Max Verstappen beats Lewis Hamilton to F1 world title on last lap in Abu Dhabi
After a season of intense, turbulent, and controversial yet gripping racing, Formula One almost unfeasibly found aspects of every element for its denouement in the desert. With Max Verstappen’s victory at the Abu Dhabi Grand Prix decided in taking the lead from Lewis Hamilton on the final lap of the final race, he believed he had sealed his first F1 world championship.
Related: Abu Dhabi GP: Lewis Hamilton leads Max Verstappen in F1 title fight – live!
His reaction and that of his Red Bull team was one of unbridled joy while Hamilton and Mercedes were left disconsolate and convinced the win that had been in their hands had been unfairly snatched from their grasp, leaving the greatest prize in motor racing potentially in the laps of the lawyers.
In a season already marked by drama this finale simply could not have been scripted nor will there be consensus on how it played out. Inevitably it ended in protests to the stewards grinding on long after the trophies had been awarded and the fans departed. The stewards rejected the protests but more wrangling may lie ahead with Mercedes having lodged an intention to appeal against the decision, and with the right to take their case to the court of arbitration for sport.

=-=-=-=-=

Tasks to complete –
a) For each statement, answer yes or no according to the Abu Dhabi Grand Prix report, and quote the words of the report that decide it. (i) Verstappen moved ahead of Hamilton on the last lap of the last race. (ii) The stewards upheld the protests. (iii) Mercedes lodged an intention to appeal.
b) Render this sentence from the Abu Dhabi Grand Prix report in Spanish: "Inevitably it ended in protests to the stewards grinding on long after the trophies had been awarded and the fans departed."
c) Pick up the Abu Dhabi Grand Prix report after its last sentence and carry it forward.

(Captioned web images)
=-=-=-=-=

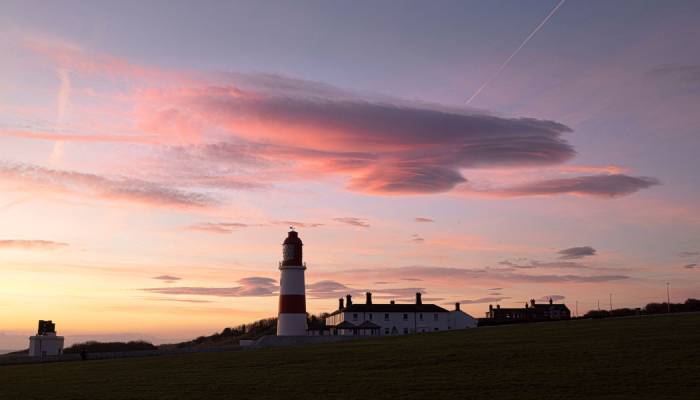 Mysterious clouds spotted over UK: UFO phenomenon or natural wonder?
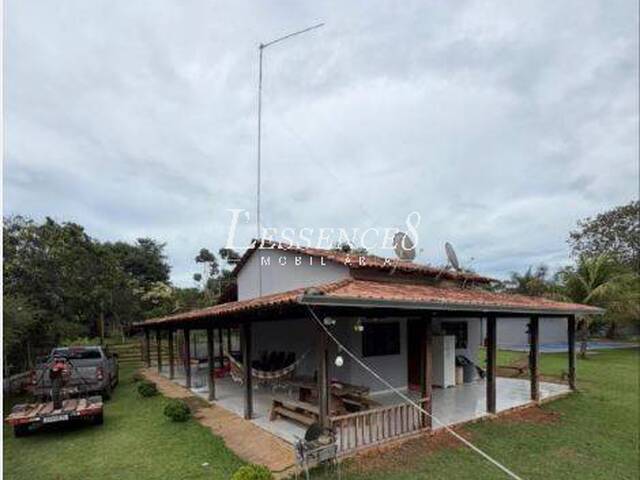 Venda em Área Rural de Hidrolândia - Hidrolândia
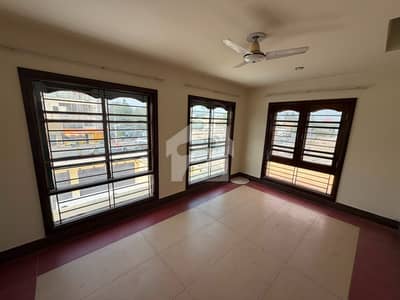Chance Deal 1000 Sq. Yards Well-Maintained House for Sale DHA Phase 5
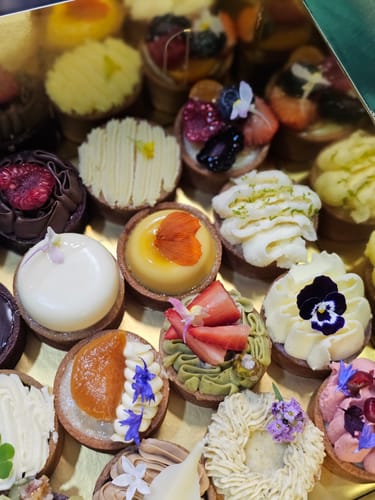 Customer photo review of The Dessert Connoisseur 16pcs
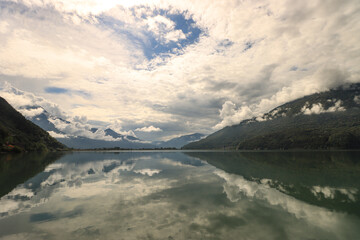 Stimmungsvoller Lago di Mezzola; Blick von Verceia in Richtung Lago di Como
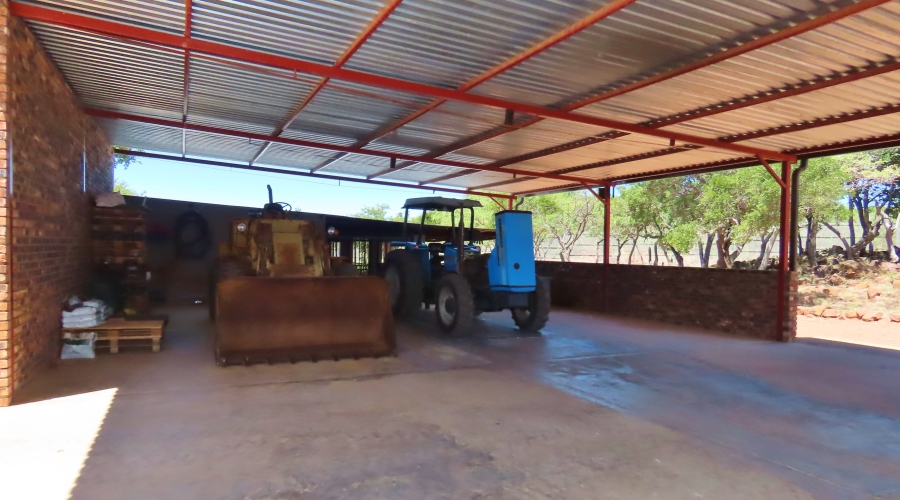 6 Bedroom Property for Sale in Modimolle Limpopo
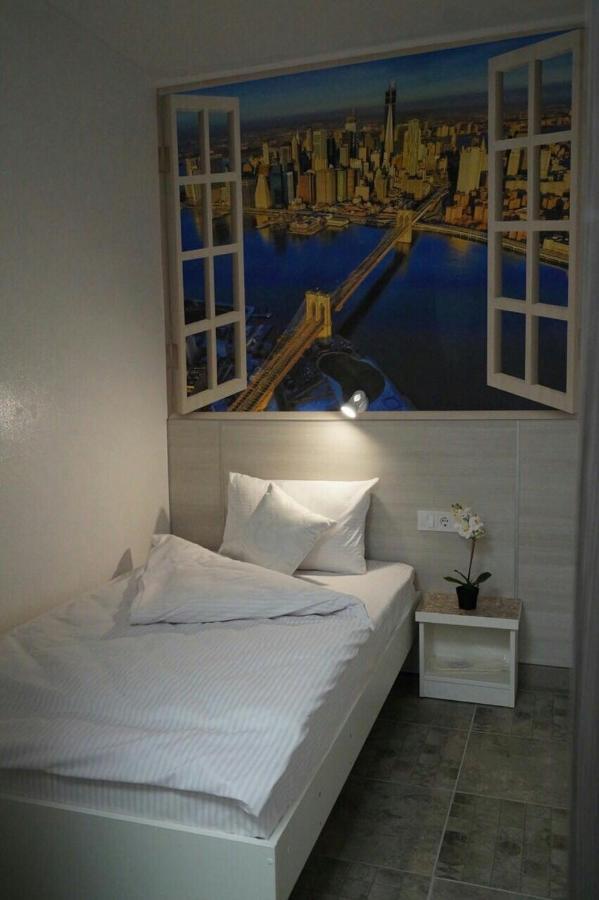 Smart Hotel Rooms Near Metro 24/7 كييف المظهر الخارجي الصورة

=-=-=-=-=

Exercise responses –
a)
(i) Yes: "taking the lead from Lewis Hamilton on the final lap of the final race"
(ii) No: "The stewards rejected the protests"
(iii) Yes: "with Mercedes having lodged an intention to appeal against the decision"

b) Inevitablemente, terminó en protestas ante los comisarios que se prolongaron mucho después de que se entregaran los trofeos y se marcharan los aficionados.

c)
As the fireworks went off at Yas Marina, Verstappen celebrated with tears in his eyes while a similarly emotional Hamilton held his obvious disappointment in check but having been consoled by his father Anthony, offered sportsmanlike congratulations to his rival.
For Verstappen should he maintain his grip on the trophy, this was the culmination of a lifelong dream, achieved in the white heat of competition against the best driver of this generation in what has been a superb season. He can be rightly proud in winning it although he is still only 24 and becomes the first Dutchman to have won the F1 world championship. He was the youngest driver in the history of the sport on his debut aged 17 in 2015, and has the potential to go on and win many more.
A more mature, complete driver now, Verstappen’s youthful excesses have been largely curbed and his judgement is more circumspect although he remains an aggressively confrontational driver, uncompromising with his elbows as Hamilton discovered this season.
This year he has taken 10 wins, delivering some relentlessly confident and controlled drives for some dominant victories. He was unbowed and entirely unintimidated going up against the seven-times champion Hamilton, supremely confident in his own ability to do so. His appetite to race, to compete, is fierce.
His victory was made all the more remarkable such has been the level of competition from Hamilton who was at the top of his game. Their relationship, initially one of mutual respect, has deteriorated as the intensity has grown and the accusations between teams have flown. This was a conflict fought on many fronts, a maelstrom with the two drivers locked in a battle of wills at its heart, growing increasingly fractious and ending on a similarly discordant note in Abu Dhabi.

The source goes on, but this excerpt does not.